» SET OF TASKS
(1) In the article on Lebanon's election, begin at the words "A day after" and stop after "to veto laws.", then set that passage down word for word.
(2) According to the article on Lebanon's election, what was the voter turnout?

» DOCUMENT EXCERPT
|---|

A day after Lebanon’s first general election in nine years, Hezbollah and its allies looked set to secure a bloc large enough to block attempts for it to disarm, a longstanding demand of its political enemies, and give it a larger say in the county’s defense policies.

Nasrallah said his party’s gains would give “protection” to the group and declared “mission accomplished” after weeks of campaigning.

Hezbollah is considered a terrorist group by the US and Israel, but its political wing has long held seats in Lebanon’s parliament and is part of Lebanon’s outgoing coalition government.

Nasrallah did not say how many seats his group and its allies won, but early results show that they have won at least 43 of the legislature’s 128 seats, giving them the power to veto laws.

Early results show that Hezbollah’s bloc now has 13 members, one more than previously.

The results meant the group was poised to seal its dominance of Lebanese politics as its main foe, Prime Minister Saad Hariri, conceded heavy losses in the general election.

The polls were also marked by a low turnout of 49.2 percent and the emergence of a civil society movement, which is challenging Lebanon’s oligarchs and was set to break into parliament for the first time.

The number of Hezbollah lawmakers in the 128-seat parliament may not increase but astute pre-electoral tactics have secured it enough allies to withstand political challenges on strategic issues.

It will also benefit from the fragmentation of its foes, among them Hariri whose Sunni-dominated Future Movement could go down as the election’s biggest loser.

Before the results were officially announced, Hariri told reporters his party had won 21 seats, a drop from the 33 it controlled in the outgoing legislature.

“We were betting on a better result,” admitted Hariri, whose party nonetheless remains one of the largest in parliament.

“Hariri’s loss will be the distinguishing mark of these elections, which will have consequences on the battle to form a new government,” the pro-Hezbollah Al-Akhbar daily wrote earlier on Monday.

Hezbollah, which was created in the 1980s to fight against Israel and currently battles in Syria alongside regime forces, is listed as a terror organization by the United States.

The powerful Shiite group is a key political player in Lebanon where it has allied with the Christian party of President Michel Aoun and has participated in Hariri’s government since December 2016.

Interior Minister Nohad Machnouk announced the turnout figure at a news conference shortly after midnight and appeared to blame it on the new electoral law agreed last year.

“This is a new law and voters were not familiar with it, nor were the heads of polling stations,” he said. “Voting operations were very slow.”

As provisional estimates trickled in, some candidates’ supporters started celebrating in the streets after a polling operation marred only by a few violations but no major incident.

|---|

» DATASET EXCERPT
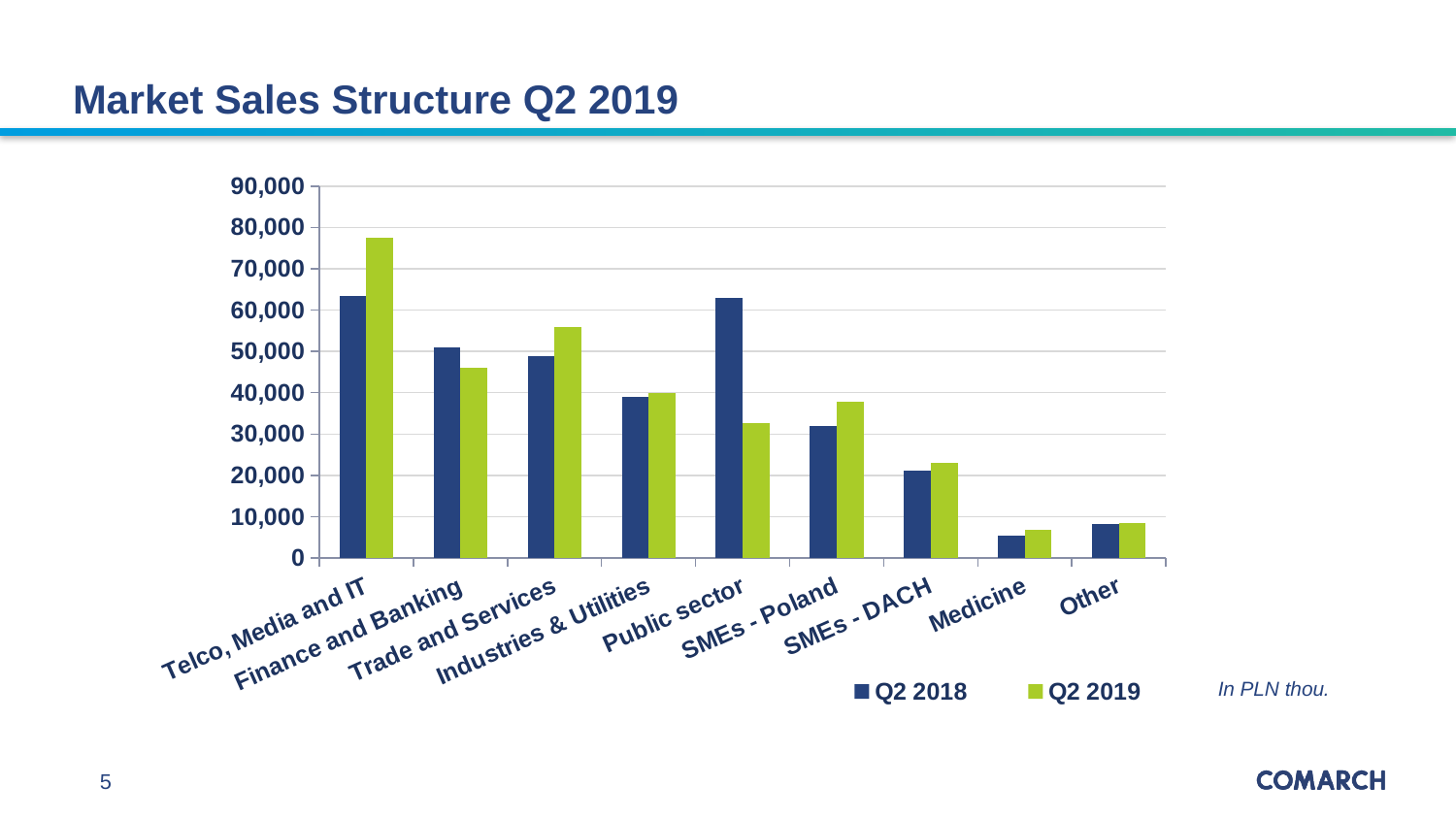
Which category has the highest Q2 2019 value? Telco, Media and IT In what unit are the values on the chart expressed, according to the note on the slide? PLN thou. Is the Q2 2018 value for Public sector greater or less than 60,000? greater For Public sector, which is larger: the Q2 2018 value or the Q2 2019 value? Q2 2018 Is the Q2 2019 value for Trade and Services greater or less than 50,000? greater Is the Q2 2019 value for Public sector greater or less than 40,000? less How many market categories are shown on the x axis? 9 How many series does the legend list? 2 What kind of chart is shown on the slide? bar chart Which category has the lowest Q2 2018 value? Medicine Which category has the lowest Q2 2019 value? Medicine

|---|

» SOLUTIONS IN ORDER
(1)
A day after Lebanon’s first general election in nine years, Hezbollah and its allies looked set to secure a bloc large enough to block attempts for it to disarm, a longstanding demand of its political enemies, and give it a larger say in the county’s defense policies.

Nasrallah said his party’s gains would give “protection” to the group and declared “mission accomplished” after weeks of campaigning.

Hezbollah is considered a terrorist group by the US and Israel, but its political wing has long held seats in Lebanon’s parliament and is part of Lebanon’s outgoing coalition government.

Nasrallah did not say how many seats his group and its allies won, but early results show that they have won at least 43 of the legislature’s 128 seats, giving them the power to veto laws.

(2) 49.2 percent